=== Material for this task ===

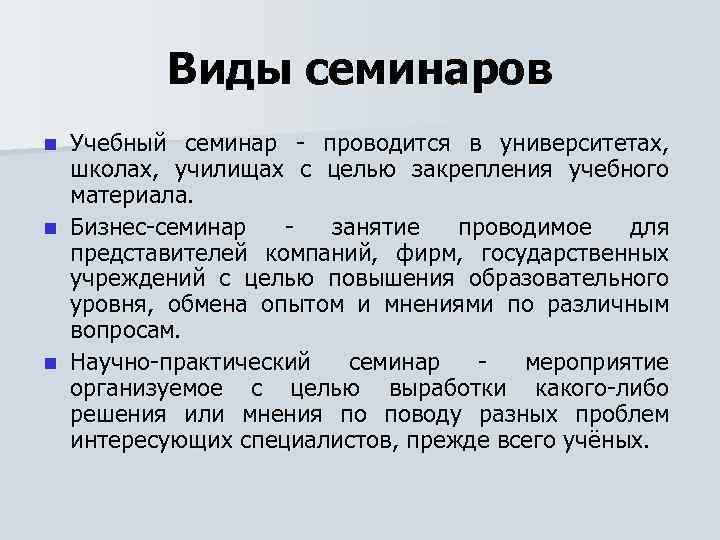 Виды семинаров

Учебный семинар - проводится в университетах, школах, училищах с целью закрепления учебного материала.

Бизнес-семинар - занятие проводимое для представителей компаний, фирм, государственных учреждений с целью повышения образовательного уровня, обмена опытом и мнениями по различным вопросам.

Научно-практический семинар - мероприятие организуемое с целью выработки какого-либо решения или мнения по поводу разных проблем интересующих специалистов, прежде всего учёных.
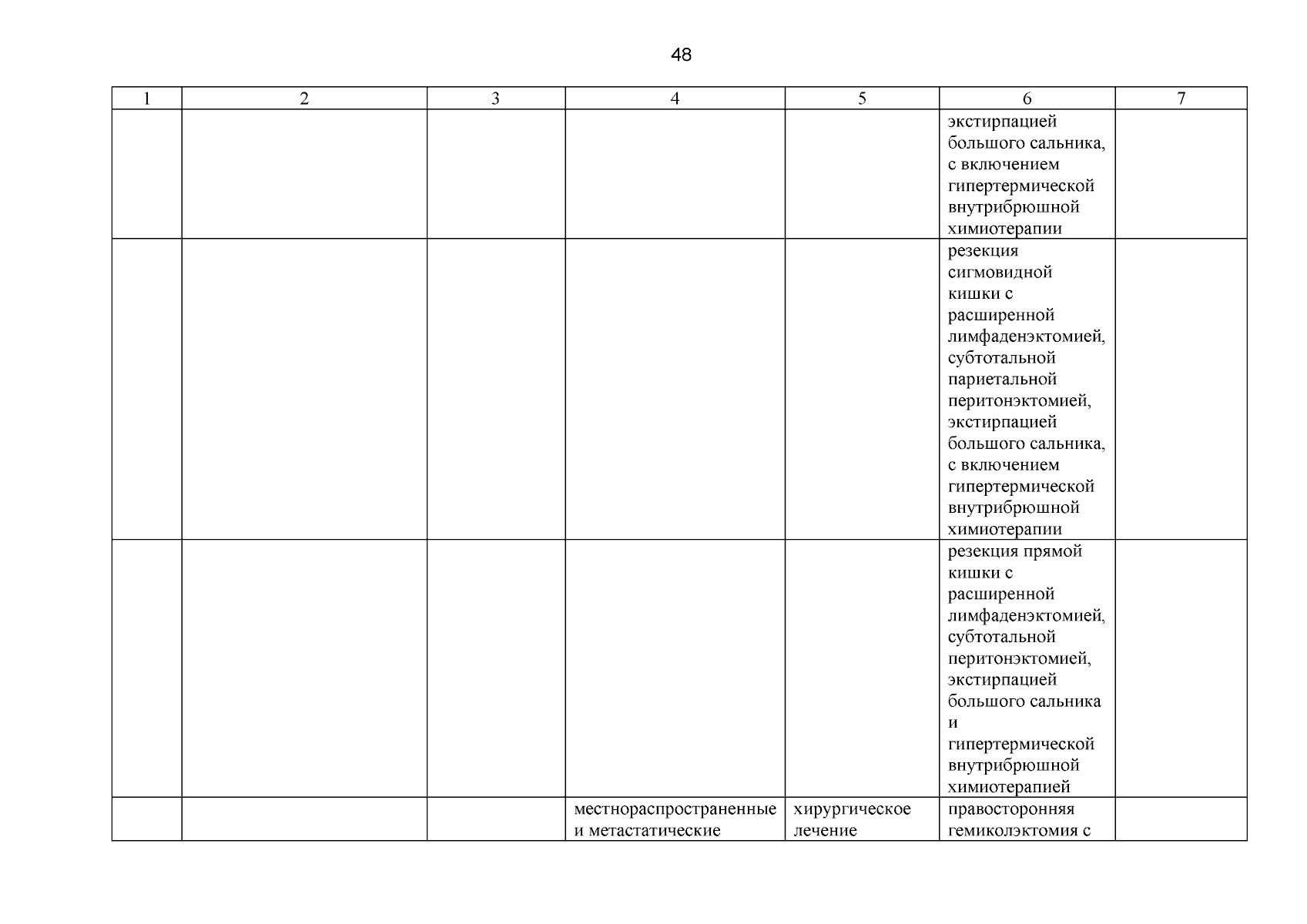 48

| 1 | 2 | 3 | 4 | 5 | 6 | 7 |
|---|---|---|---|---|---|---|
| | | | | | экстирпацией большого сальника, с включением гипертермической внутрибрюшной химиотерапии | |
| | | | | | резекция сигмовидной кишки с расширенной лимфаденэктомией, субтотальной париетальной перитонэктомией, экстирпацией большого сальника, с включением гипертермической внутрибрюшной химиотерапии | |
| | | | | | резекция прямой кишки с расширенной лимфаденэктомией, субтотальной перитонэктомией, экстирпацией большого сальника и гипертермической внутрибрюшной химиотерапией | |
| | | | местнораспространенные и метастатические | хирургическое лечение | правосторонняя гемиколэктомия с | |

===

» **What you should do**
Without carrying over any picture, write out the entries above once more, exactly.

» **Exercise solution**
 Виды семинаров

Учебный семинар - проводится в университетах, школах, училищах с целью закрепления учебного материала.

Бизнес-семинар - занятие проводимое для представителей компаний, фирм, государственных учреждений с целью повышения образовательного уровня, обмена опытом и мнениями по различным вопросам.

Научно-практический семинар - мероприятие организуемое с целью выработки какого-либо решения или мнения по поводу разных проблем интересующих специалистов, прежде всего учёных.
 48

| 1 | 2 | 3 | 4 | 5 | 6 | 7 |
|---|---|---|---|---|---|---|
| | | | | | экстирпацией большого сальника, с включением гипертермической внутрибрюшной химиотерапии | |
| | | | | | резекция сигмовидной кишки с расширенной лимфаденэктомией, субтотальной париетальной перитонэктомией, экстирпацией большого сальника, с включением гипертермической внутрибрюшной химиотерапии | |
| | | | | | резекция прямой кишки с расширенной лимфаденэктомией, субтотальной перитонэктомией, экстирпацией большого сальника и гипертермической внутрибрюшной химиотерапией | |
| | | | местнораспространенные и метастатические | хирургическое лечение | правосторонняя гемиколэктомия с | |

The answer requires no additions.